Tablo 10. Rokeach Değer Ölçeği

ARAÇSAL DEĞERLER AMAÇSAL DEĞERLER

Azimlilik (Çalışkanlık, hırslılık) Aile güvenliği- gizliliği Bağımsızlık (Kendine yeterlilik) Barış

Bağışlayıcılık (Affedicilik) Başarı hissi (Bir şeyi tamamlama duygusu)

Cesaret Bilgelik

Dürüstlük Eşitlik

Entelektüellik Gerçek arkadaşlık

Geniş görüşlülük Güzellik (Estetik)

Mantıklılık Heyecan verici hayat

Neşelilik (Sevinçlilik) İç huzur

Nezaket Mutluluk

Öz kontrol (Kişisel disiplin) Olgunlaşmış sevgi

Sevecenlik Öz saygı

Sorumluluk (Güvenilirlik) Özgürlük (Hürriyet) Temizlik, düzenlilik Rahat hayat

Uyumluluk (İtaatkarlık, saygılılık) Sonsuz hayat mutluluğu

Yaratıcılık Sosyal saygınlık

Yardımseverlik Ulusal güvenlik

Yeterlilik (Etkililik, uzmanlık) Zevk (Keyifli bir hayat)

Bu araştırmada ise, katılımcı öğretmenlerden, öncelikle RDÖ’de yer alan bütün değerleri dikkatlice okumaları istenmiştir. Daha sonra, sınıflarını yönetirken tercih

ettikleri değerleri, kendileri için ifade ettikleri önem sırasına göre 1’den 10’a kadar sıralamaları istenmiştir. Elde edilen sıralama sonuçları, bilgisayar destekli olarak (SPSS 16.0 programı aracılığı ile) analize tabi tutulmuştur.

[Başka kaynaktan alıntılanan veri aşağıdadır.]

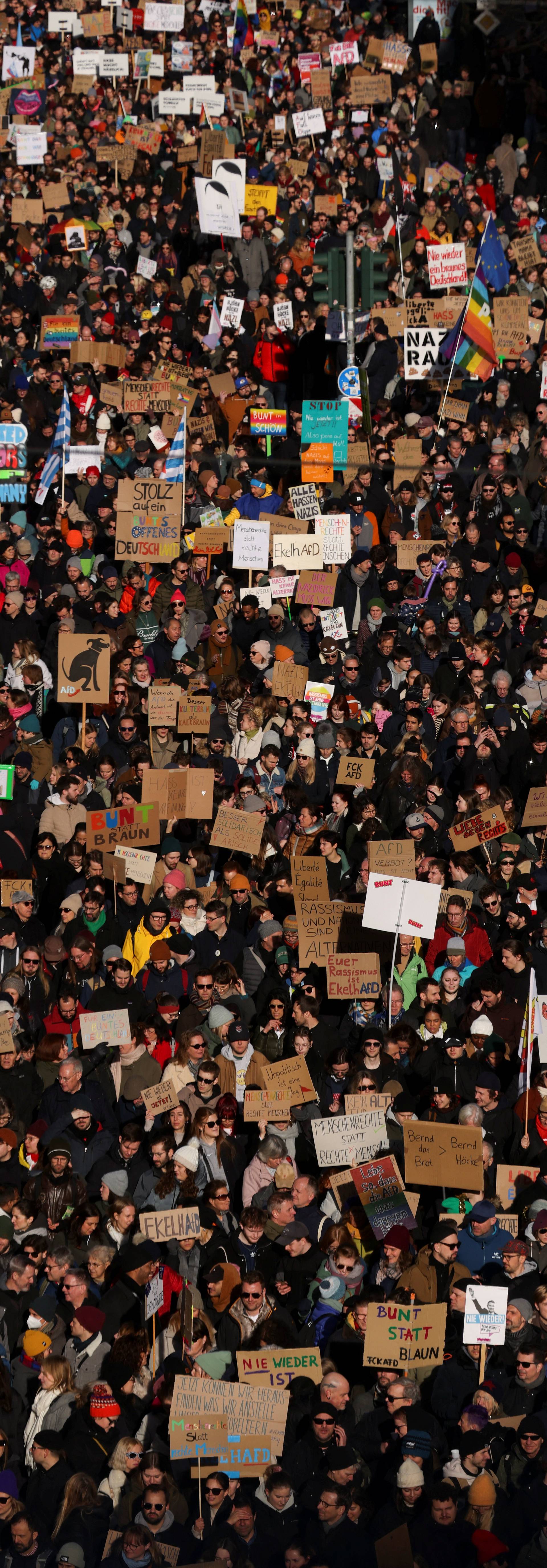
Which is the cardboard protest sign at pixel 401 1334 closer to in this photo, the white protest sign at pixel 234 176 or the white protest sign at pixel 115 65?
the white protest sign at pixel 234 176

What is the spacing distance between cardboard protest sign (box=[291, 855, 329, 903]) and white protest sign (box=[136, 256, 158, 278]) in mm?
9108

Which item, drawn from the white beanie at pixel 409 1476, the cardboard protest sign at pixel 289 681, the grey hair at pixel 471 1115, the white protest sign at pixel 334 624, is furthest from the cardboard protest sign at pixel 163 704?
the white beanie at pixel 409 1476

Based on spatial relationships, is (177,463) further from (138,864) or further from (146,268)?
(138,864)

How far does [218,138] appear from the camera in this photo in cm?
1875

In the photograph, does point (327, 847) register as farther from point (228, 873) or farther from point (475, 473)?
point (475, 473)

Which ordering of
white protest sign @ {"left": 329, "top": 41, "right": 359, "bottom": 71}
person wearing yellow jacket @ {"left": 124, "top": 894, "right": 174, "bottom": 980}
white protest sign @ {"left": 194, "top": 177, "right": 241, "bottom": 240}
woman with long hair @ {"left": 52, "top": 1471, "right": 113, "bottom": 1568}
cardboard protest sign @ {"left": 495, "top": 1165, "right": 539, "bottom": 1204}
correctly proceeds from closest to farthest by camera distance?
woman with long hair @ {"left": 52, "top": 1471, "right": 113, "bottom": 1568}
cardboard protest sign @ {"left": 495, "top": 1165, "right": 539, "bottom": 1204}
person wearing yellow jacket @ {"left": 124, "top": 894, "right": 174, "bottom": 980}
white protest sign @ {"left": 194, "top": 177, "right": 241, "bottom": 240}
white protest sign @ {"left": 329, "top": 41, "right": 359, "bottom": 71}

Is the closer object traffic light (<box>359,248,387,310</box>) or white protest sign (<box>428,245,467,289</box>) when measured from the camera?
traffic light (<box>359,248,387,310</box>)

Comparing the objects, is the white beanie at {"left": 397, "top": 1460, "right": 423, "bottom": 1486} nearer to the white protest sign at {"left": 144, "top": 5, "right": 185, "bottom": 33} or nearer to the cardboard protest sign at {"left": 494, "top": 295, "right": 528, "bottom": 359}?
the cardboard protest sign at {"left": 494, "top": 295, "right": 528, "bottom": 359}

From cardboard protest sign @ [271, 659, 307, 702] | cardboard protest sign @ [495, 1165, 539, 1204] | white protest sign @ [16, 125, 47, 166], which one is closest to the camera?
cardboard protest sign @ [495, 1165, 539, 1204]

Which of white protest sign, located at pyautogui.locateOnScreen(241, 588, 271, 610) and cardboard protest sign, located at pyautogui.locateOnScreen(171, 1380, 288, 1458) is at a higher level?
white protest sign, located at pyautogui.locateOnScreen(241, 588, 271, 610)

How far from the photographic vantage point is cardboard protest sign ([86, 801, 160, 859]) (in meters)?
10.8

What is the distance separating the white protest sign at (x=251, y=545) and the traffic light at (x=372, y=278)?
2.05 m

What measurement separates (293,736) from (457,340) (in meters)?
5.37

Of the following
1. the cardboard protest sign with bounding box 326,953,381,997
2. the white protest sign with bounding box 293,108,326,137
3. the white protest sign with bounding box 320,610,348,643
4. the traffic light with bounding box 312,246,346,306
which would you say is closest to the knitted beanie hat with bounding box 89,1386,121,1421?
the cardboard protest sign with bounding box 326,953,381,997
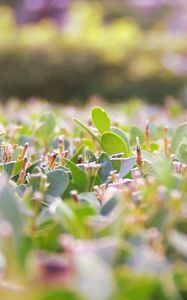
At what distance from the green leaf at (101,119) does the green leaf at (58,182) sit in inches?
17.1

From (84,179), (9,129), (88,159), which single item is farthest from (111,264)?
(9,129)

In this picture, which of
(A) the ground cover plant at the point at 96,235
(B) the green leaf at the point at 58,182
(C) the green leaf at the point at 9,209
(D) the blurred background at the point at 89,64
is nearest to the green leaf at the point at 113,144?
(A) the ground cover plant at the point at 96,235

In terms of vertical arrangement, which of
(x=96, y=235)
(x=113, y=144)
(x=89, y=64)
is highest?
(x=89, y=64)

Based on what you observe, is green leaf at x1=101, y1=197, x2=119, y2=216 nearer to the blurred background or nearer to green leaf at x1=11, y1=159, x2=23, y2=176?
green leaf at x1=11, y1=159, x2=23, y2=176

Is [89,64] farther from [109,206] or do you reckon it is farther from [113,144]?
[109,206]

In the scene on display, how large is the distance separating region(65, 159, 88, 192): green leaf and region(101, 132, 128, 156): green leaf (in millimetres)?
213

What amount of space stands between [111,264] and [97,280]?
0.11 m

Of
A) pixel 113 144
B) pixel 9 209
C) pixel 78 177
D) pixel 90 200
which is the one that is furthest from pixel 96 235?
pixel 113 144

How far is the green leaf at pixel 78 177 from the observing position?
1.52 metres

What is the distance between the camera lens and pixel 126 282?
2.87 feet

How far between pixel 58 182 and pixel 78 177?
0.40 feet

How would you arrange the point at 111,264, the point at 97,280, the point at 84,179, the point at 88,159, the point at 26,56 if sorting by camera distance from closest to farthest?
the point at 97,280
the point at 111,264
the point at 84,179
the point at 88,159
the point at 26,56

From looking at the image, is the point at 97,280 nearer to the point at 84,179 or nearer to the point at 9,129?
the point at 84,179

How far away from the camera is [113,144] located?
1.76 metres
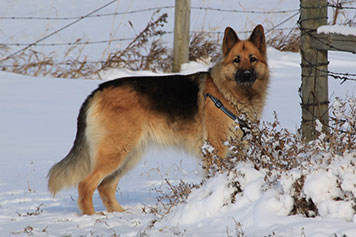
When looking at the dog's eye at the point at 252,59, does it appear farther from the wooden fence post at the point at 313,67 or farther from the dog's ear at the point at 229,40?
the wooden fence post at the point at 313,67

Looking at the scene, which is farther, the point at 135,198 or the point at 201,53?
the point at 201,53

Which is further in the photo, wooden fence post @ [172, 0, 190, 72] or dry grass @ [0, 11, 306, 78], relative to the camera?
dry grass @ [0, 11, 306, 78]

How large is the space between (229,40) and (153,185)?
5.91ft

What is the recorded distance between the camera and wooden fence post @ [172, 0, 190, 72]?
9.92m

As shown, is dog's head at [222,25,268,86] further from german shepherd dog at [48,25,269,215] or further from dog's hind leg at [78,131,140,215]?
dog's hind leg at [78,131,140,215]

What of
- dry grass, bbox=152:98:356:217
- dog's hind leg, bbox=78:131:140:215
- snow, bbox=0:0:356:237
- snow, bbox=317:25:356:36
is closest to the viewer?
snow, bbox=0:0:356:237

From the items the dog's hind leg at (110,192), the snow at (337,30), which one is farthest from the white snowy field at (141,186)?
the snow at (337,30)

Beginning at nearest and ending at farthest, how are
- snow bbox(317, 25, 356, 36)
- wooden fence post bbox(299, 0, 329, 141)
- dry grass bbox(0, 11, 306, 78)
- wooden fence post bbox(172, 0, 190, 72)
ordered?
snow bbox(317, 25, 356, 36) → wooden fence post bbox(299, 0, 329, 141) → wooden fence post bbox(172, 0, 190, 72) → dry grass bbox(0, 11, 306, 78)

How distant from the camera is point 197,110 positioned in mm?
5547

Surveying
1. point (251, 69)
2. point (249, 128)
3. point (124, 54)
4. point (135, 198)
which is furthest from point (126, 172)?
point (124, 54)

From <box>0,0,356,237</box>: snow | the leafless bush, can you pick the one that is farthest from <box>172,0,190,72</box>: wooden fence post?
the leafless bush

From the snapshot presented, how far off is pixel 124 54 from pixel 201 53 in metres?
1.54

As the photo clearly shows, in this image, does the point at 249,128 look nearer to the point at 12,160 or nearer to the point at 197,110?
the point at 197,110

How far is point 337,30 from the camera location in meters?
4.60
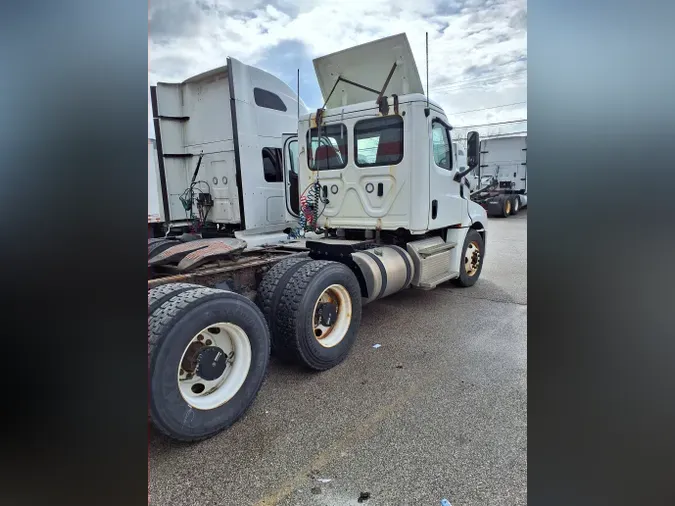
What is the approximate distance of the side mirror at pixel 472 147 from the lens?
5.58 m

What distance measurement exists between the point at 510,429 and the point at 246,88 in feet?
17.8

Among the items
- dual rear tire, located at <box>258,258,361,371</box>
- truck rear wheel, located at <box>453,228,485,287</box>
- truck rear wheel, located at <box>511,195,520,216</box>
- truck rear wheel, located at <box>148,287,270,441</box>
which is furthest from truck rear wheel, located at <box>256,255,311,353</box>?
truck rear wheel, located at <box>511,195,520,216</box>

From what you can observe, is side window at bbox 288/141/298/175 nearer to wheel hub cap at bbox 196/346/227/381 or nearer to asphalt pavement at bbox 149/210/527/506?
asphalt pavement at bbox 149/210/527/506

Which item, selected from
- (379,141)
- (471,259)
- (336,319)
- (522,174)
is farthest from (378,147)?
(522,174)

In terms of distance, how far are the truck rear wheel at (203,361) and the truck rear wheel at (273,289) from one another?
480 mm

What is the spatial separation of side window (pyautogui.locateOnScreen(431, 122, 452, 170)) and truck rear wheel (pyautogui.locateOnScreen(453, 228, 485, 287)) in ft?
4.76

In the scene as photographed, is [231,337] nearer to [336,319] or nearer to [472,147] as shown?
[336,319]

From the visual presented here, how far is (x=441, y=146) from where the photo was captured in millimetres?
5480

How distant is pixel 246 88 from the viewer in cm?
584

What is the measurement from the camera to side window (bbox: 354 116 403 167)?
5.00 metres

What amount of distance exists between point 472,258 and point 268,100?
4345 millimetres
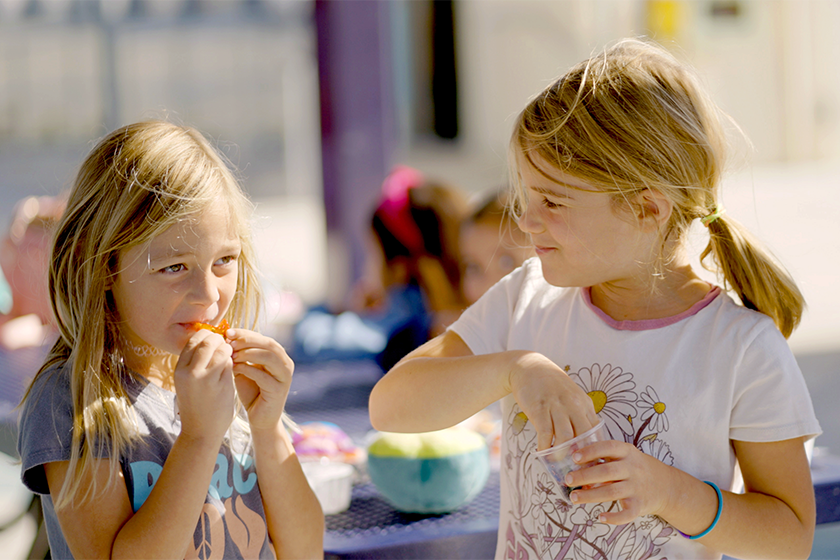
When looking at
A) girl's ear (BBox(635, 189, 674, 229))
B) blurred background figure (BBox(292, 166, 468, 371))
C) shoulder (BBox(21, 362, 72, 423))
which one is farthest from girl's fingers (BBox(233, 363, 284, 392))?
blurred background figure (BBox(292, 166, 468, 371))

Öğretmenlerce yapılan değer sıralamasında en çok yer alan; başka bir ifadeyle ilk 10 değer içerisine en çok yerleştirilen değerler, frekans ve yüzde değerlerine göre sıralanarak bulgular kısmında ifade edilmiştir. Benzer bir yaklaşımla, öğretmenlerce yapılan değer sıralamalarında, en az tercih edilen ya da hiç tercih edilmeyerek ilk 10 değer arasında en az bulunan değerlere ilişkin veriler de frekans ve yüzde değerlerine göre sıralanmıştır. Böylelikle, sınıf yönetiminde öğretmenlerce en çok tercih edilen değerler ile en az tercih edilen değerler elde edilmiştir.